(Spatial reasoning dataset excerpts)

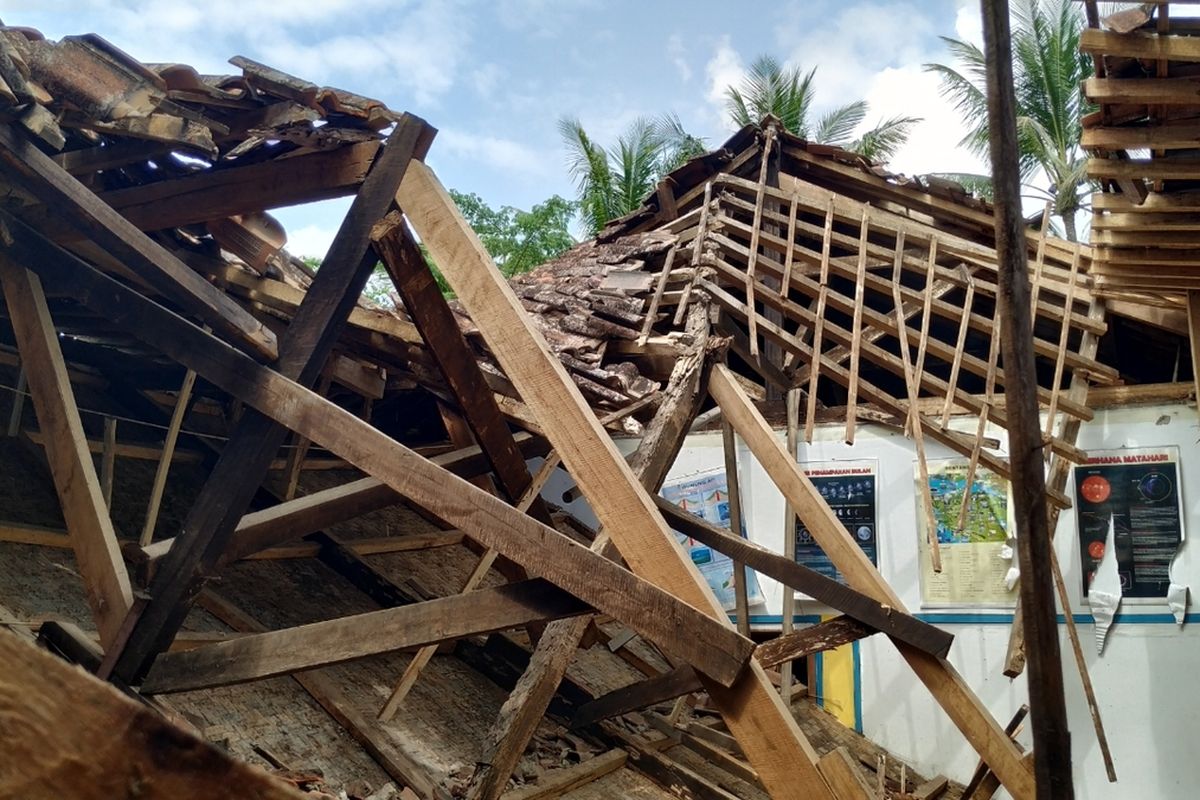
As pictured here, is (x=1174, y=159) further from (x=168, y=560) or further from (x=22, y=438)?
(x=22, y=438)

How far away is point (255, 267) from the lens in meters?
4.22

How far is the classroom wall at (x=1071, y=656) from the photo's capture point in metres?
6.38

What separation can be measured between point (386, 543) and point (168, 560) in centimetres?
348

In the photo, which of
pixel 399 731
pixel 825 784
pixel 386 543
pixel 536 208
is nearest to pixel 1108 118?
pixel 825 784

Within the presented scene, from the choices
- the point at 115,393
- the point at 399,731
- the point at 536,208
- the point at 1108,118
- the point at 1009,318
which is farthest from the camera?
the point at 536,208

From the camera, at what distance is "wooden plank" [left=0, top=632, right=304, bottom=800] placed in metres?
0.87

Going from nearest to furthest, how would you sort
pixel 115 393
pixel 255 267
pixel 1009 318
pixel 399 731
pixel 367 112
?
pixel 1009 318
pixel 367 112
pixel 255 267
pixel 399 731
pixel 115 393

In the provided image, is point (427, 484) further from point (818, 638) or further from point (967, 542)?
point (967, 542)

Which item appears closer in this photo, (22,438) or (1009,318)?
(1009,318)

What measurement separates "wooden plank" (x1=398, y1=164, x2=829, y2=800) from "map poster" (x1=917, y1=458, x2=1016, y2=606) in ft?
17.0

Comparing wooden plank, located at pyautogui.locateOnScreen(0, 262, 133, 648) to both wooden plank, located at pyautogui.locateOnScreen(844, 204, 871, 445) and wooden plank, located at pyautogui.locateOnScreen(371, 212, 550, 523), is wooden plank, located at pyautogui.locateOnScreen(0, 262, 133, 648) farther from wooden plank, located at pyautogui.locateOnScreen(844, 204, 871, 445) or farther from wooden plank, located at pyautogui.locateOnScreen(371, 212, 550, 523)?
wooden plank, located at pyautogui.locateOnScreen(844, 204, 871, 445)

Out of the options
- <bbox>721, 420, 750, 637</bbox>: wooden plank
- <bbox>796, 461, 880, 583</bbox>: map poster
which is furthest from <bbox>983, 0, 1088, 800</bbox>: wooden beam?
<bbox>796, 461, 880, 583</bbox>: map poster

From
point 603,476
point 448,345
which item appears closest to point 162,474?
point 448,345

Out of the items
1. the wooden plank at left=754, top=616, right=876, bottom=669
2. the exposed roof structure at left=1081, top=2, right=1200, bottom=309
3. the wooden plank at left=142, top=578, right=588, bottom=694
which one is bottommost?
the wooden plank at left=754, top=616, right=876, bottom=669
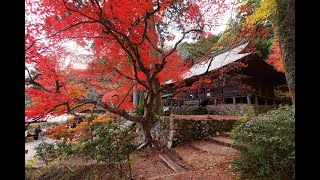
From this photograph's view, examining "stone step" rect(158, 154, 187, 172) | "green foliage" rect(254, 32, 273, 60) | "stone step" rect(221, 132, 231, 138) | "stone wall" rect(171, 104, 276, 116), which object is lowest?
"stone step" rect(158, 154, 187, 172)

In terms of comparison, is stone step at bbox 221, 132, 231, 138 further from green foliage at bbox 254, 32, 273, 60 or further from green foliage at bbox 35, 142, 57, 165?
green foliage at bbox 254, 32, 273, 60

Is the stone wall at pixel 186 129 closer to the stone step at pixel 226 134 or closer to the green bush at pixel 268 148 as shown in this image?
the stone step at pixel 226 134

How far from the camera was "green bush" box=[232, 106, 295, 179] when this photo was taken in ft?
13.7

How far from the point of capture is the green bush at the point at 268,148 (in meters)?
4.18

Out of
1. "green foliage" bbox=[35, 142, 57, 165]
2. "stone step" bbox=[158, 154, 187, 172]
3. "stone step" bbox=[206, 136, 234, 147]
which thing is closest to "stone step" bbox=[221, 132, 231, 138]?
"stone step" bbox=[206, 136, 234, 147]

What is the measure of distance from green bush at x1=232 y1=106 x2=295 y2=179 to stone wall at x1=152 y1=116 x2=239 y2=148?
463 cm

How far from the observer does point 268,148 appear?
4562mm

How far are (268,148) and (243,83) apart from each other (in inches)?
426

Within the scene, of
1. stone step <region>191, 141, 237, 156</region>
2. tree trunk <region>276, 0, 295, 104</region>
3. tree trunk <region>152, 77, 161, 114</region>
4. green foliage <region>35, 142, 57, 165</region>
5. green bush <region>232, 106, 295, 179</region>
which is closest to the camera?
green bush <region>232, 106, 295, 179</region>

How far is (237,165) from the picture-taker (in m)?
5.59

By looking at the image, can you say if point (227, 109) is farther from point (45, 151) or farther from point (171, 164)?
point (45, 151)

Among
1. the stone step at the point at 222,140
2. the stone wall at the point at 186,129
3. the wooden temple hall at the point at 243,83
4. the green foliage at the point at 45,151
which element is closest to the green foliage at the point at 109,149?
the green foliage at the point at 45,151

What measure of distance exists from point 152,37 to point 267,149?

Goal
Please reproduce every row above word for word, omitting the pictures.

Written reply
As pictured here, is (x=1174, y=159) further from (x=168, y=560) or further from (x=22, y=438)?
(x=22, y=438)

How far away is point (255, 267) from the lens in meters?
4.22

How far is the classroom wall at (x=1071, y=656) from the photo's capture point in metres?
6.38

What separation can be measured between point (386, 543) and point (168, 560) in centimetres?
348

In the photo, which of
pixel 399 731
pixel 825 784
pixel 386 543
pixel 536 208
is nearest to pixel 1108 118?
pixel 825 784

Within the presented scene, from the choices
- the point at 115,393
- the point at 399,731
- the point at 536,208
- the point at 1108,118
- the point at 1009,318
which is farthest from the camera?
the point at 536,208

From the camera, at what distance is "wooden plank" [left=0, top=632, right=304, bottom=800] placed in metres?
0.87

Going from nearest to furthest, how would you sort
pixel 115 393
pixel 255 267
pixel 1009 318
pixel 399 731
pixel 367 112
?
pixel 1009 318
pixel 367 112
pixel 255 267
pixel 399 731
pixel 115 393

In the provided image, is point (427, 484) further from point (818, 638) or further from point (967, 542)?
point (967, 542)

Which item appears closer in this photo, (22,438) or (1009,318)?
(1009,318)

What measurement separates "wooden plank" (x1=398, y1=164, x2=829, y2=800) from "map poster" (x1=917, y1=458, x2=1016, y2=606) in ft?
17.0

Comparing wooden plank, located at pyautogui.locateOnScreen(0, 262, 133, 648) to both wooden plank, located at pyautogui.locateOnScreen(844, 204, 871, 445) and wooden plank, located at pyautogui.locateOnScreen(371, 212, 550, 523), is wooden plank, located at pyautogui.locateOnScreen(0, 262, 133, 648) farther from wooden plank, located at pyautogui.locateOnScreen(844, 204, 871, 445) or farther from wooden plank, located at pyautogui.locateOnScreen(371, 212, 550, 523)?
wooden plank, located at pyautogui.locateOnScreen(844, 204, 871, 445)

Out of the options
- <bbox>721, 420, 750, 637</bbox>: wooden plank
- <bbox>796, 461, 880, 583</bbox>: map poster
which is furthest from <bbox>983, 0, 1088, 800</bbox>: wooden beam?
<bbox>796, 461, 880, 583</bbox>: map poster

From
point 603,476
point 448,345
which item appears closest to point 162,474?
point 448,345

Out of the items
1. the wooden plank at left=754, top=616, right=876, bottom=669
2. the exposed roof structure at left=1081, top=2, right=1200, bottom=309
3. the wooden plank at left=142, top=578, right=588, bottom=694
which one is bottommost?
the wooden plank at left=754, top=616, right=876, bottom=669
From this photograph's view, examining "stone step" rect(158, 154, 187, 172) | "green foliage" rect(254, 32, 273, 60) | "stone step" rect(221, 132, 231, 138) | "stone wall" rect(171, 104, 276, 116), which object is lowest?
"stone step" rect(158, 154, 187, 172)

In terms of comparison, is stone step at bbox 221, 132, 231, 138 further from green foliage at bbox 254, 32, 273, 60 or further from green foliage at bbox 35, 142, 57, 165?
green foliage at bbox 254, 32, 273, 60

Is the stone wall at pixel 186 129 closer to the stone step at pixel 226 134 or closer to the green bush at pixel 268 148 as shown in this image?
the stone step at pixel 226 134

How far from the camera was "green bush" box=[232, 106, 295, 179] when this photo was taken in ft?
13.7

How far from the point of capture is the green bush at the point at 268,148 (in meters)?
4.18

Out of
1. "green foliage" bbox=[35, 142, 57, 165]
2. "stone step" bbox=[158, 154, 187, 172]
3. "stone step" bbox=[206, 136, 234, 147]
which thing is closest to "stone step" bbox=[221, 132, 231, 138]?
"stone step" bbox=[206, 136, 234, 147]

What is the measure of distance from green bush at x1=232 y1=106 x2=295 y2=179 to stone wall at x1=152 y1=116 x2=239 y2=148?
463 cm

How far from the observer does point 268,148 appear?
4562mm

How far are (268,148) and (243,83) apart from each other (in inches)?
426

Within the scene, of
1. stone step <region>191, 141, 237, 156</region>
2. tree trunk <region>276, 0, 295, 104</region>
3. tree trunk <region>152, 77, 161, 114</region>
4. green foliage <region>35, 142, 57, 165</region>
5. green bush <region>232, 106, 295, 179</region>
which is closest to the camera?
green bush <region>232, 106, 295, 179</region>

How far is (237,165) from the picture-taker (in m)?
5.59

By looking at the image, can you say if point (227, 109) is farther from point (45, 151) or farther from point (171, 164)?
point (45, 151)

Among
1. the stone step at the point at 222,140
2. the stone wall at the point at 186,129
3. the wooden temple hall at the point at 243,83
4. the green foliage at the point at 45,151
which element is closest to the green foliage at the point at 109,149?
the green foliage at the point at 45,151

What measure of distance exists from point 152,37 to point 267,149?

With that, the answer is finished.